Most of us have been impacted by cancer in some way. Now hundreds of South Dakotans are fighting back against the disease by taking part in a study.
Bonnie Rippentrop gets to spend plenty of time with her grandchildren, especially five-year-old Ciana, three-year-old Kelsey and one-year-old Tenlee who live nearby.
"They're the love of my life. We have two little boys and five little girls, and we love every minute we can spend with them," Rippentrop said.
"We get to make rice krispie bars and she spoils us," Ciana said.
But Ciana's mother was not quite so lucky when she was a child.
"My grandma died from cancer, and it was actually very fast, like three weeks from the day she found out about it she died from that," Breann Stiefel said.
Now this mother and daughter are making cancer prevention a family outing. They're enrolling in the American Cancer Society's CPS-3 study together.
"This is a landmark study. This study could help us to find out what causes cancer and what doesn't cause cancer," South Dakota American Cancer Society's Director of Health Partnerships Denise Kolba said.
During the enrollment, participants fill out a survey that asks questions about a person's lifestyle and environment.
"We are looking at things like where you might be working, what you do on a daily basis, how much exercise, what you eat and some environmental things you might be exposed to," Kolba said.
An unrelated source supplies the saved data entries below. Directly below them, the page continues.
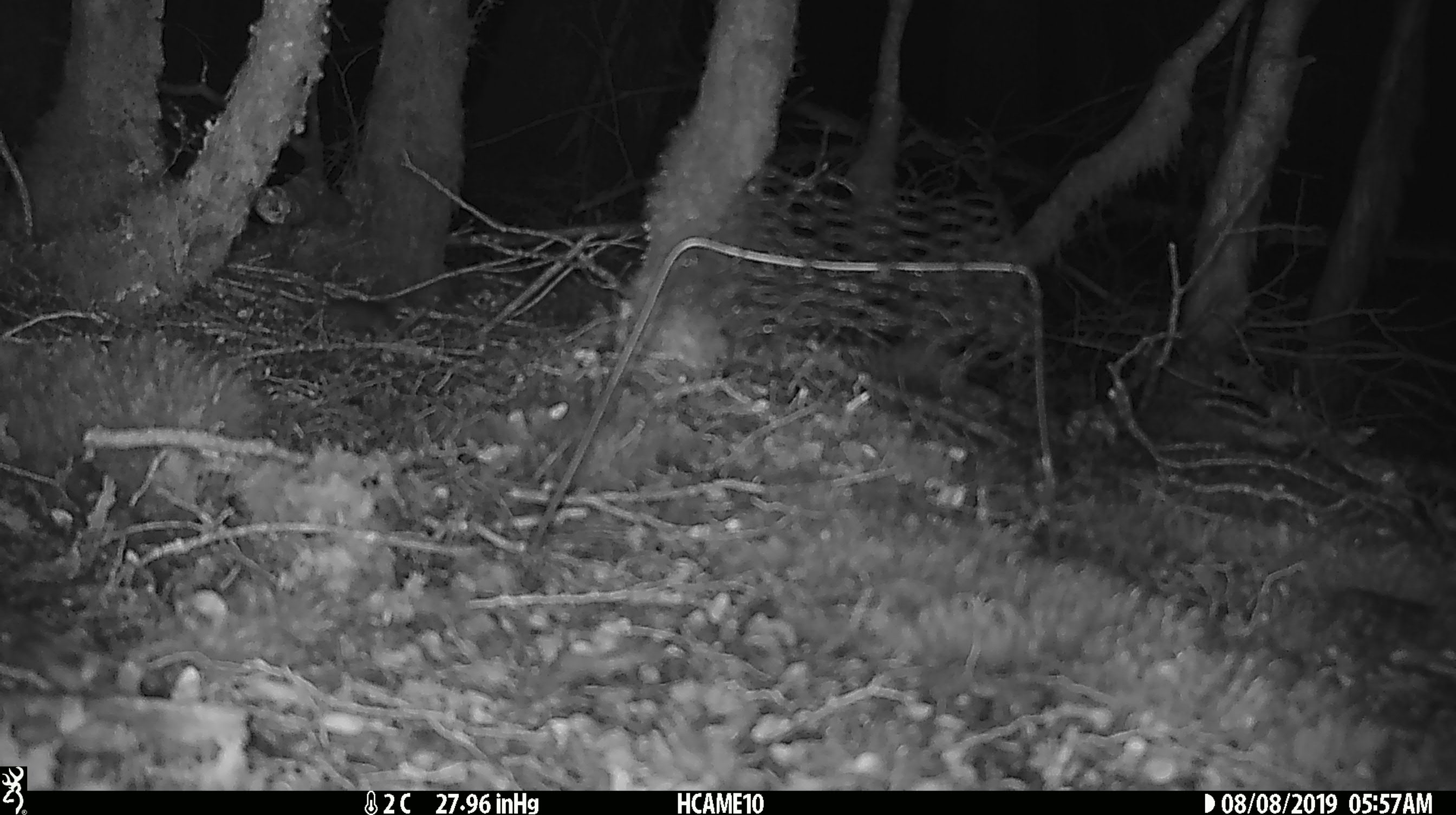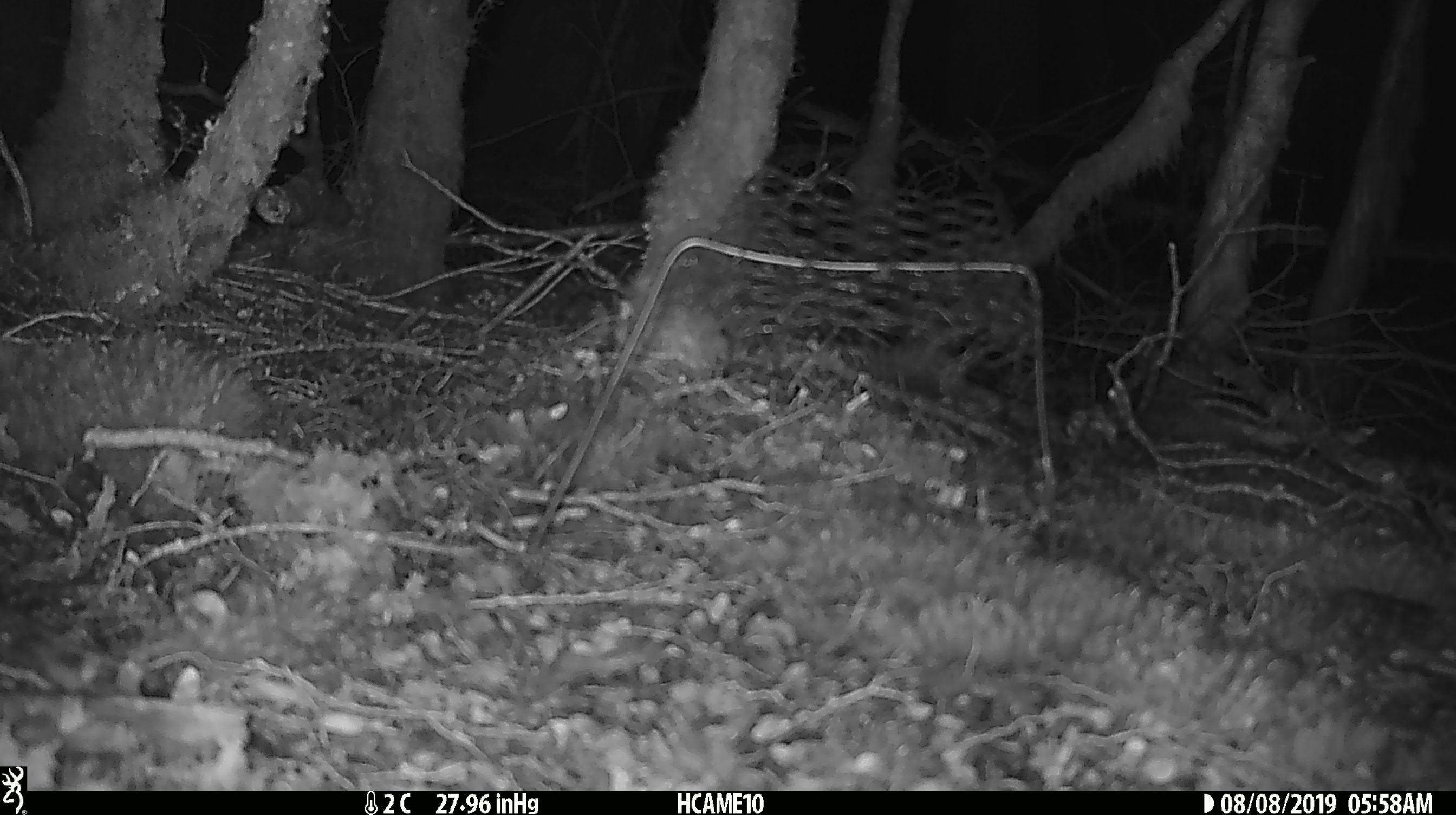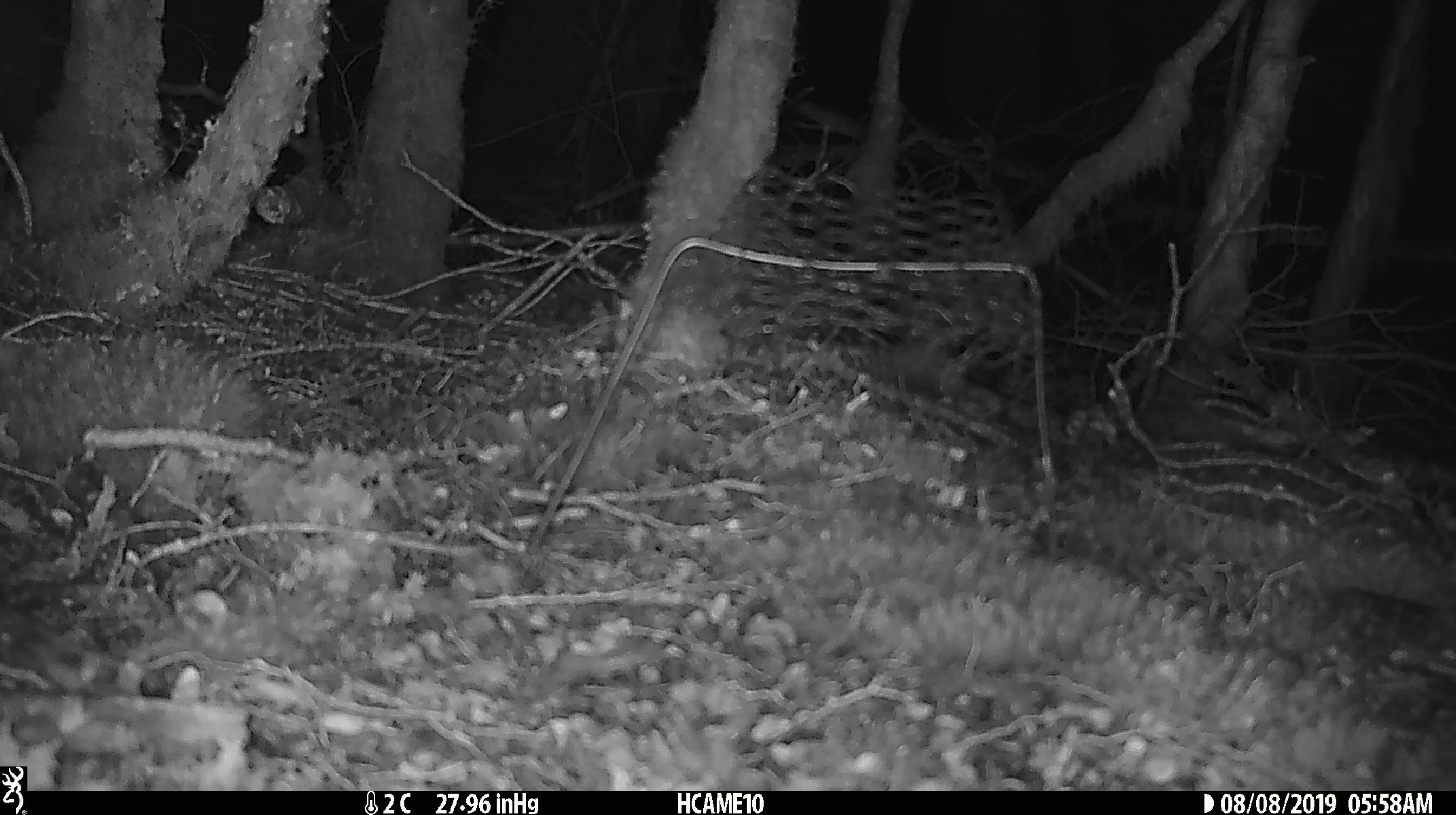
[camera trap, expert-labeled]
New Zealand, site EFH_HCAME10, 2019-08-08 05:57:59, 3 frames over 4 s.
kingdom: Animalia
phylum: Chordata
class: Mammalia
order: Rodentia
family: Muridae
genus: Mus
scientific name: Mus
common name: mouse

They'll also get their weight measured and provide a blood sample.
"The blood samples we're looking at a variety of things. We might be looking at hormone levels, nutrient levels in the blood, and genetic markers in the blood," Kolba said.
After this enrollment, participants will have to fill out follow-up questionnaires every two to three years for 20 to 30 years.
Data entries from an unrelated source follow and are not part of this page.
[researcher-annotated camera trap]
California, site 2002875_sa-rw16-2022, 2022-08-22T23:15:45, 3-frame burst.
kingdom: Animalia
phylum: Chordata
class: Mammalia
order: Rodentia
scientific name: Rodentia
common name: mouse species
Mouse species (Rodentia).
"It's imperative that we learn about the prevention side of cancer because it's much easier to prevent this disease than treat this disease," Kolba said.
And this family is fighting back against the disease because they know how devastating cancer can be.
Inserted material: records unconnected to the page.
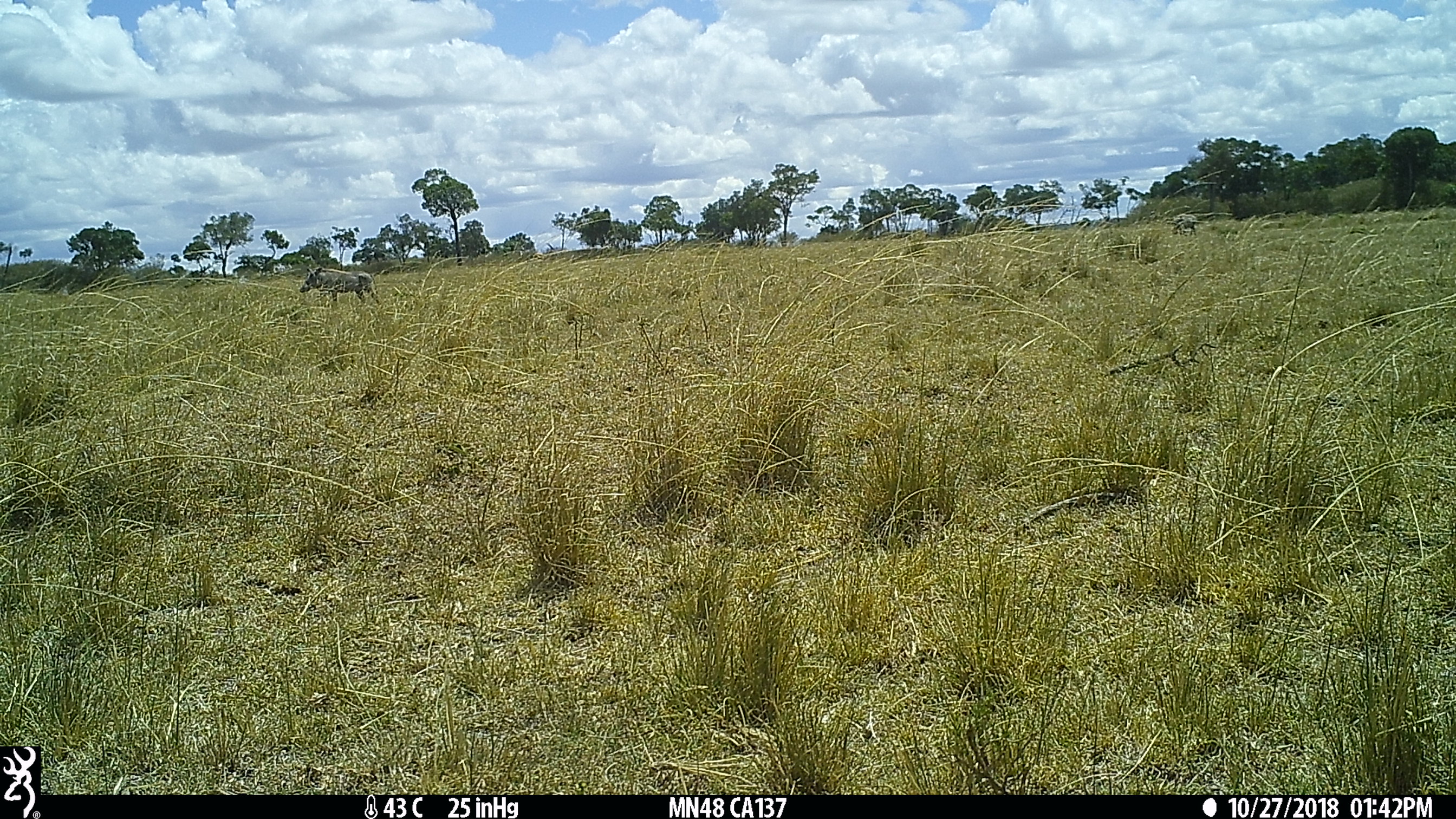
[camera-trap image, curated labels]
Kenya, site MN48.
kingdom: Animalia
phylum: Chordata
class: Mammalia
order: Artiodactyla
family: Suidae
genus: Phacochoerus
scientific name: Phacochoerus africanus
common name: common warthog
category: warthog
"I wish I had my grandparents around when I was little. That was the only thing I missed out in my life, and I really want that for them," Breann said.
"I just want to do it so that my grandchildren, my daughter, my sons, and my husband will be some day free. They don't have to worry about cancer and if they do get cancer, there will be a cure for it," Rippentrop said.
You can still take part in the study. Stop by the Avera Prairie Center Saturday morning from 8 a.m. to 11:30 a.m.
You must be between 30 and 65 years old and never been diagnosed with cancer.